■ **The problem**: Output, exactly and with no pictures, the line that contains "Фото 2 - Гель" and every line that comes after it in the data below, the last one included.

■ **Data extract**:
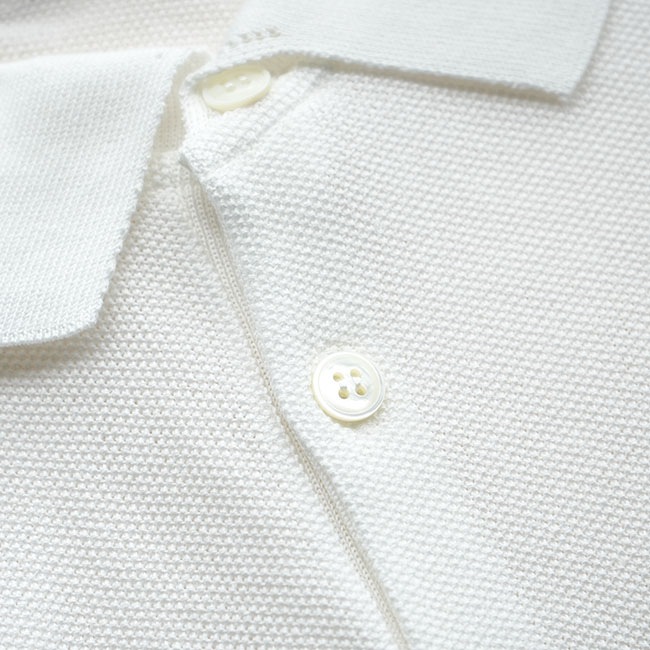 SALE 50%OFF】[ACS-K001]alvana(アルヴァナ/アルバナ)LUSTER 16/POLO S 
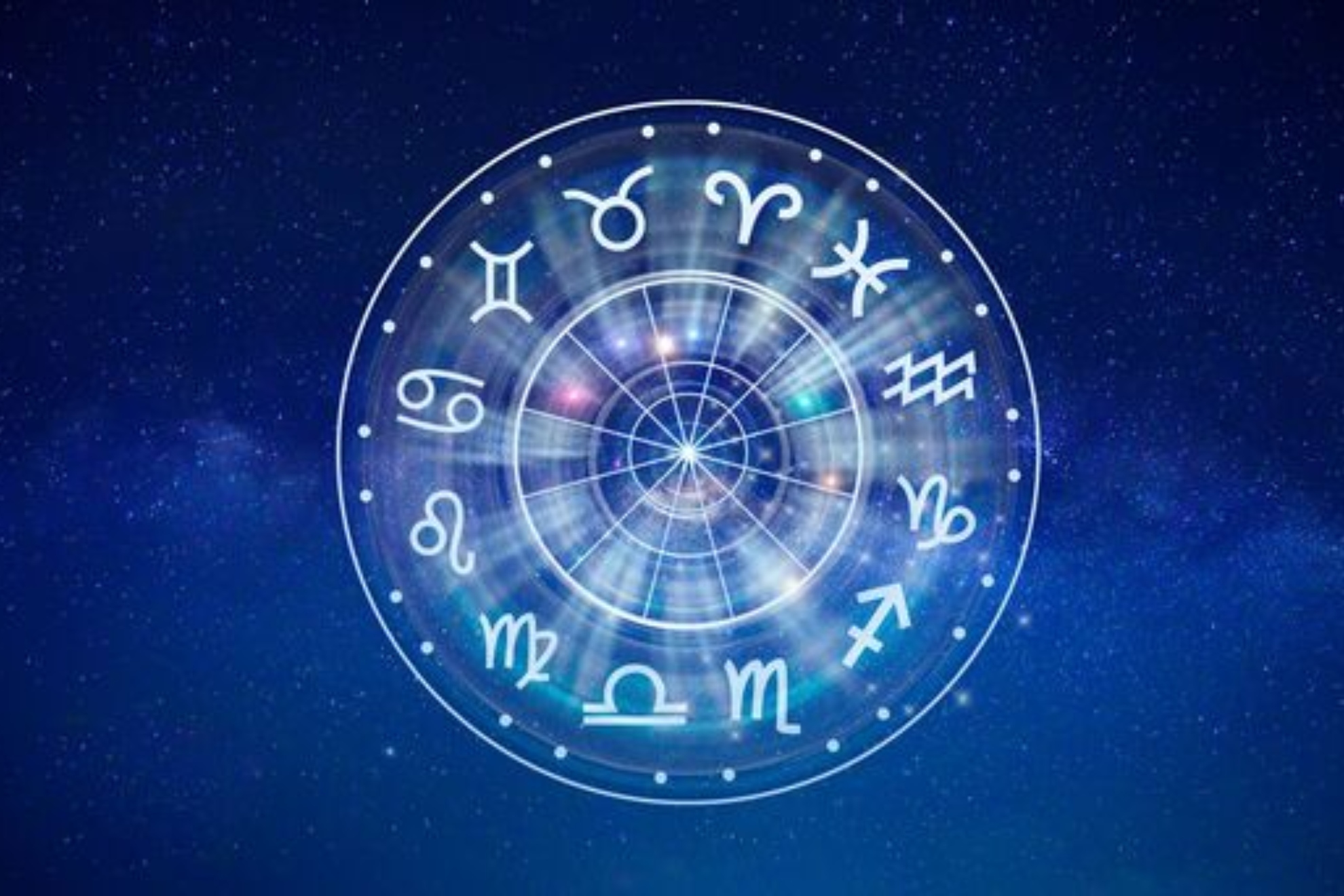 Horoscope News Latest Horoscope News & Updates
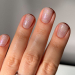 Фото 2 - Гель для дизайну DARK Nova gel paint, 5 г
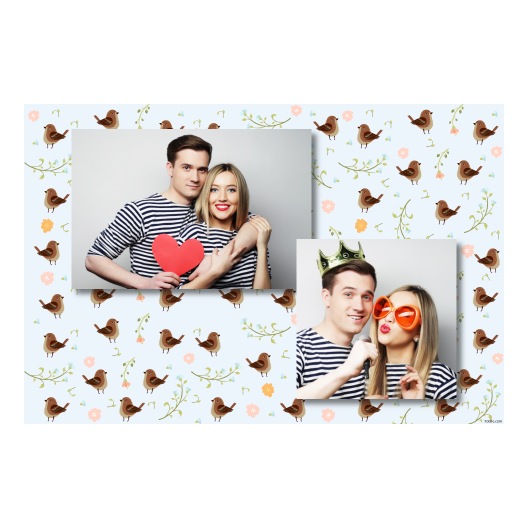 402-2-HK-BR-Sparrow_Day-127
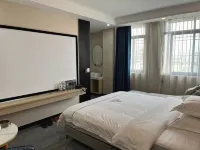 bomam Hotels in Raoping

■ **Finished task**:
 Фото 2 - Гель для дизайну DARK Nova gel paint, 5 г
 402-2-HK-BR-Sparrow_Day-127
 bomam Hotels in Raoping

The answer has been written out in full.